The story of how Thomas Zoells founded PianoForte Chicago ( travels a picaresque path straight out of Dickens: Amateur pianist yearns to get into the music business in the worst way… and does, working for a management agency in London. He later joins a Swiss bank, hoping for a transfer to America, and soon lands in New York, which he loves, then is shipped off to Chicago. There he meets a long-lost great-aunt of some means and eventually ends up selling what many consider the finest piano in the world, despite an utter lack of relevant experience in either sales or piano technology.

Zoells grew up with a love of classical music and “a wish to combine music with some form of business, because I knew I couldn’t be a performer,” which led him to get a business degree at the age of 20. As a Chicago-based banker, he found his plan receding rapidly until, on a visit to Geneva, he stumbled into a piano store and, to kill time, tried out some of their high-end pianos. “There was a Bösendorfer, a Steinway, a Bechstein, many others, and three Fazioli grands, which had only come onto the market a few years earlier,” Zoells recalls. “And when I played the Fazioli, I couldn’t believe what I could do with it.”

That night he e-mailed the Fazioli Company to ask where he could see this instrument in Chicago; receiving no reply, he returned home and started calling dealers. “They said, ‘Fazioli? What is that? A pasta?’ I found out there was no Fazioli distributor in Chicago. The Midwest market favored middle-market brands.” So he came up with a plan to sell Faziolis where no Faziolis had gone before. And to make it so, he set up a meeting with Paolo Fazioli himself: Bolstered by an introduction from a mutual friend, and armed with a buttoned-down business plan, Zoells flew to the factory outside Venice.

“Before we started, Mr. Fazioli said he needed to do a couple things.
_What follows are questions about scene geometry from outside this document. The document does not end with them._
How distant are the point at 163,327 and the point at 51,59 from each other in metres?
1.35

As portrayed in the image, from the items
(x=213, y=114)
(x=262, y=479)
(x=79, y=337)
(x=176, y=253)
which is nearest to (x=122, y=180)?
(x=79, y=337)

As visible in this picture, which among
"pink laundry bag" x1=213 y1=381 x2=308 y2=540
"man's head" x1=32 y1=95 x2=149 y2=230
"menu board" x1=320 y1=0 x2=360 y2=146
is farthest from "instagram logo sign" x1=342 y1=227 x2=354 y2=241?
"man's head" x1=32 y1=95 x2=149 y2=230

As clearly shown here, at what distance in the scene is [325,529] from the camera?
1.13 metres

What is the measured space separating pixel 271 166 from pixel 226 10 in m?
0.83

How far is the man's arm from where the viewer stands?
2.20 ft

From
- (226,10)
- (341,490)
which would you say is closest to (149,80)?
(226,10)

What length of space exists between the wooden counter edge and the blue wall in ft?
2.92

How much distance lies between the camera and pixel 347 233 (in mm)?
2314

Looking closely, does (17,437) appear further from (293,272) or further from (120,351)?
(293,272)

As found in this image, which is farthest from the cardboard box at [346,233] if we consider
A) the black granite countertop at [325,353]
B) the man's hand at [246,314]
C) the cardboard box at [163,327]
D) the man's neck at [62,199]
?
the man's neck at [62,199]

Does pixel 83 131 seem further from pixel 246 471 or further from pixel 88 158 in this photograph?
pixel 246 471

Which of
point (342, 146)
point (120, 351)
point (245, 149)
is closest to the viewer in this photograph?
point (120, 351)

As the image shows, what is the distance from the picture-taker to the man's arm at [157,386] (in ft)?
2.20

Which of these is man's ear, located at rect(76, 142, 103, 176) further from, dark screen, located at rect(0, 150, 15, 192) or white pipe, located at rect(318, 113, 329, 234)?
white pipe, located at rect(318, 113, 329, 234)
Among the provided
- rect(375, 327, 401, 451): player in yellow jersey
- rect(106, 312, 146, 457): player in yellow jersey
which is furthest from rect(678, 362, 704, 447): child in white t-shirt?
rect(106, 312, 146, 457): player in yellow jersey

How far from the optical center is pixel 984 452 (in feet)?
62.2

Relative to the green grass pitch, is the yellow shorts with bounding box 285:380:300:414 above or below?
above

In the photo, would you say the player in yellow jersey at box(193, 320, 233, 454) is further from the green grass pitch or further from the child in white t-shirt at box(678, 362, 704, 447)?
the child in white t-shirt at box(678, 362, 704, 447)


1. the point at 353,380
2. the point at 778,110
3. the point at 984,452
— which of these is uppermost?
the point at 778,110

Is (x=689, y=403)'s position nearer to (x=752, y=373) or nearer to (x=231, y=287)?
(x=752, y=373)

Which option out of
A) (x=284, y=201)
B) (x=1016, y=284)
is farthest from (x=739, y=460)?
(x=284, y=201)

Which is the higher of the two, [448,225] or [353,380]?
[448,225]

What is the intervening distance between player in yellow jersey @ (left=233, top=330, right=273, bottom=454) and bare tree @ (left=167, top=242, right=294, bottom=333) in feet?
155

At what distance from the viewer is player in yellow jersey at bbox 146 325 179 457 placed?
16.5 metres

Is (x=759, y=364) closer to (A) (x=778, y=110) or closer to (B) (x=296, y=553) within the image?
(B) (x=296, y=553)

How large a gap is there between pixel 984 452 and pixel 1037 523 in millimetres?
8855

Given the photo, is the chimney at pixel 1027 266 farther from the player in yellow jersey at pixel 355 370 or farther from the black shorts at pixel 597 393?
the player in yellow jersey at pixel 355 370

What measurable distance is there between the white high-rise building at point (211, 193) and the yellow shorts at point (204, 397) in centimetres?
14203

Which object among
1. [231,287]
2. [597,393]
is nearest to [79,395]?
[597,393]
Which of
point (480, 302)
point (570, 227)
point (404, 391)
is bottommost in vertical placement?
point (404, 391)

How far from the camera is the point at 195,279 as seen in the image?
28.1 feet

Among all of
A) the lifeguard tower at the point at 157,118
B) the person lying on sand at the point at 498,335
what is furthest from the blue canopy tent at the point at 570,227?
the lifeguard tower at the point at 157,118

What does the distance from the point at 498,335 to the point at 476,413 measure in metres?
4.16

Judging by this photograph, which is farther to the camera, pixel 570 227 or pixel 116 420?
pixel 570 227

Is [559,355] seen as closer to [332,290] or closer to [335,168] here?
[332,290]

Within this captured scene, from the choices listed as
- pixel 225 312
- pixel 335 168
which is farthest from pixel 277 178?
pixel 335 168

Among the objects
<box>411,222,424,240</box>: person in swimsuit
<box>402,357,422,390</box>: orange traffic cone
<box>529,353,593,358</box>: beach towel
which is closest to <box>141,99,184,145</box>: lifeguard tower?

He said, ‘Here’s the selection room, and here are two concert grands. One of them has just been chosen by Aldo Ciccolini, but they don’t have the same design; I made some changes between the two. Why don’t you play a little and tell me what you think?’ I didn’t realize it was a sort of test. When he came in I told him, ‘I like this one better; I feel like it sings a little more.’ And he said, ‘Good answer—that’s the improved version! But the strange thing is that Ciccolini picked the other one.’”

“Mr. Fazioli didn’t know me or understand why I was suggesting this business plan. But he asked a million questions, and by the time we looked up, four hours had gone by, and he jumps up from his chair and says, ‘If you want to do this, it’s fine with me.’”

Zoells used that imprimatur as the cornerstone for an institution tasked with “preserving and promoting the art of the piano in Chicago.” In 2004, he opened PianoForte Chicago in the city’s Fine Arts Building, an 1885 Romanesque masterpiece one block from the home of the Chicago Symphony. Within a month he was hosting his first concerts (including one by Brenda Huang); he has expanded to encompass jazz as well as classical music, with artists such as Paul Barnes, Vijay Iyer, and Ieva Jokubaviciute. The exclusive clientele for Faziolis, which start in the $100,000 range, soon impelled Zoells to add other lines to his inventory; he now carries seven, in an 11,000-square-foot space he bought in 2013 (using an inheritance from that long-lost Chicago great-aunt). A second salesroom opened this fall on North Michigan Avenue, the city’s high-end shopping district.

It's all thanks to what Zoells calls the “goofy plan” he submitted to Fazioli in Venice. “I had no experience in the piano business, but I really loved Faziolis and really wanted to sell them, and I was going to present live music, which was very important to Mr. Fazioli. And through some miracle, he said yes.”